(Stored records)

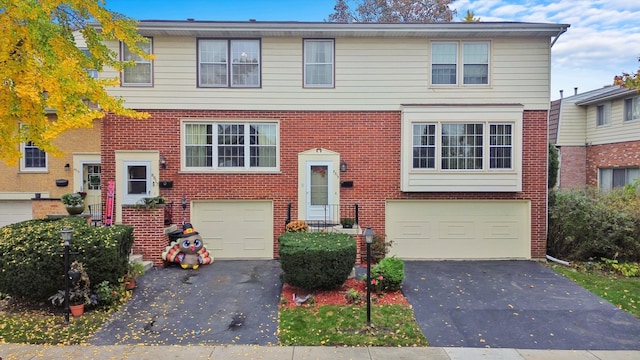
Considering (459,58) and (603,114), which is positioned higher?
(459,58)

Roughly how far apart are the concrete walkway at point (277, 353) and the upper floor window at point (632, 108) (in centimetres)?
1265

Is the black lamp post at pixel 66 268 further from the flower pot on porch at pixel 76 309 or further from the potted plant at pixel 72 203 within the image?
the potted plant at pixel 72 203

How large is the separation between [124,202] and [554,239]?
1256 cm

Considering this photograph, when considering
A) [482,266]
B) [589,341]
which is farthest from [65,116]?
[482,266]

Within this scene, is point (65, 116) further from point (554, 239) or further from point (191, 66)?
point (554, 239)

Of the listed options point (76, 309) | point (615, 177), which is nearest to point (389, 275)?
point (76, 309)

■ GOAL OF THE EXERCISE
Can you rewrite all the records with "upper floor window" renamed to "second-story window", keeping everything else unchanged and leaving the pictures out?

■ TASK RESPONSE
Considering (459,58) and (603,114), which is positioned higher?
(459,58)

Roughly how far apart are the concrete walkway at point (277, 353) and the second-story window at point (632, 108) (in centimetres)?
1265

Is the black lamp post at pixel 66 268 further from the flower pot on porch at pixel 76 309 or further from the potted plant at pixel 72 203 within the image?
the potted plant at pixel 72 203

How large is the separation between [124,202] and [554,239]?
1256 cm

Considering this photograph, when considering
A) [482,266]
B) [589,341]
which is farthest from [65,116]?
[482,266]

Within this scene, is point (65, 116) further from point (554, 239) or further from point (191, 66)?
point (554, 239)

Of the listed options point (76, 309) | point (615, 177), which is nearest to point (389, 275)?
point (76, 309)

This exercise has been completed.